%%

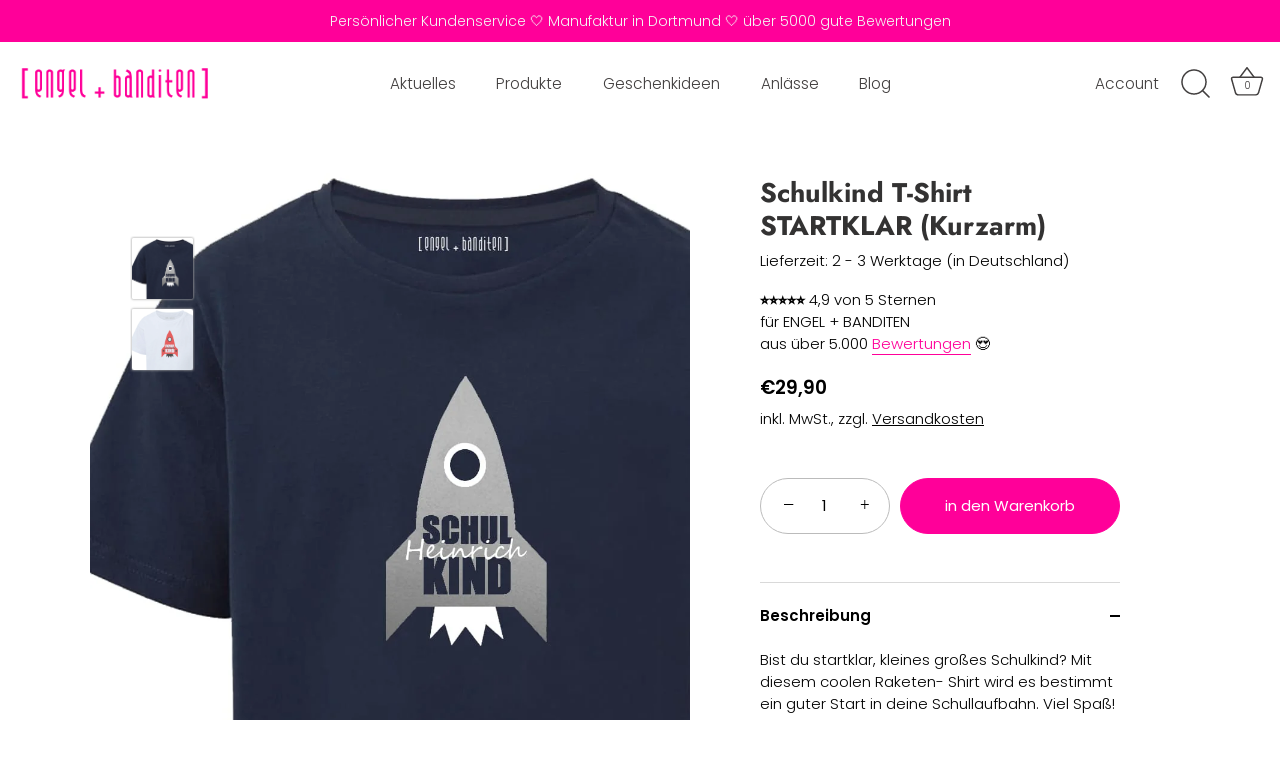

--- FILE ---
content_type: text/javascript
request_url: https://engelundbanditen.de/cdn/shop/t/19/assets/jscustom.js?v=174066607525331936421655178854
body_size: -317
content:
function _move_vat_field(){$(".price-area.product-detail__gap-sm.jscustom").append($("#jscustom_vat_shipping")),$("#jscustom_vat_shipping").html('inkl. MwSt., zzgl. <a href="https://engelundbanditen.de/policies/shipping-policy">Versandkosten</a>')}$(document).ready(function(){setTimeout(_move_vat_field(),500),jdgmSettings.revTabSelector='a.cc-tabs__accordion__header:contains("Bewertungen")',(window.location.search.includes("judgeme_token")||window.location.hash.includes("judgeme"))&&(revTabInterval=setInterval(function(){jdgm._openReviewTab(),jdgm.openForm(jdgm.visibleRevWidget()),jdgm._appendCustomForm(jdgm.visibleRevWidget()),jdgm._scrollDownToWidget();var observer=new IntersectionObserver(function(entries){entries[0].isIntersecting===!0&&clearInterval(revTabInterval)},{threshold:[0]});observer.observe(document.querySelector("#judgeme_product_reviews"))},1e3))});
//# sourceMappingURL=/cdn/shop/t/19/assets/jscustom.js.map?v=174066607525331936421655178854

%%

> **ACTIVITY**
The answer must be the data above, repeated exactly, with no pictures.

> **PROBLEM SOLUTION**
--- FILE ---
content_type: text/javascript
request_url: https://engelundbanditen.de/cdn/shop/t/19/assets/jscustom.js?v=174066607525331936421655178854
body_size: -317
content:
function _move_vat_field(){$(".price-area.product-detail__gap-sm.jscustom").append($("#jscustom_vat_shipping")),$("#jscustom_vat_shipping").html('inkl. MwSt., zzgl. <a href="https://engelundbanditen.de/policies/shipping-policy">Versandkosten</a>')}$(document).ready(function(){setTimeout(_move_vat_field(),500),jdgmSettings.revTabSelector='a.cc-tabs__accordion__header:contains("Bewertungen")',(window.location.search.includes("judgeme_token")||window.location.hash.includes("judgeme"))&&(revTabInterval=setInterval(function(){jdgm._openReviewTab(),jdgm.openForm(jdgm.visibleRevWidget()),jdgm._appendCustomForm(jdgm.visibleRevWidget()),jdgm._scrollDownToWidget();var observer=new IntersectionObserver(function(entries){entries[0].isIntersecting===!0&&clearInterval(revTabInterval)},{threshold:[0]});observer.observe(document.querySelector("#judgeme_product_reviews"))},1e3))});
//# sourceMappingURL=/cdn/shop/t/19/assets/jscustom.js.map?v=174066607525331936421655178854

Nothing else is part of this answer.